THE REQUEST - Will you copy out each of the records below word for word, with no changes?

SUPPLIED DATA -
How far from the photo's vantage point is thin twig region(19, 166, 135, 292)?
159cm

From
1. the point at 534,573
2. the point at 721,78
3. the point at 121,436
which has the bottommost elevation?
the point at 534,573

FULL SOLUTION -
How far from the photo's vantage point is thin twig region(19, 166, 135, 292)?
159cm

From
1. the point at 534,573
2. the point at 721,78
3. the point at 121,436
which has the bottommost elevation?
the point at 534,573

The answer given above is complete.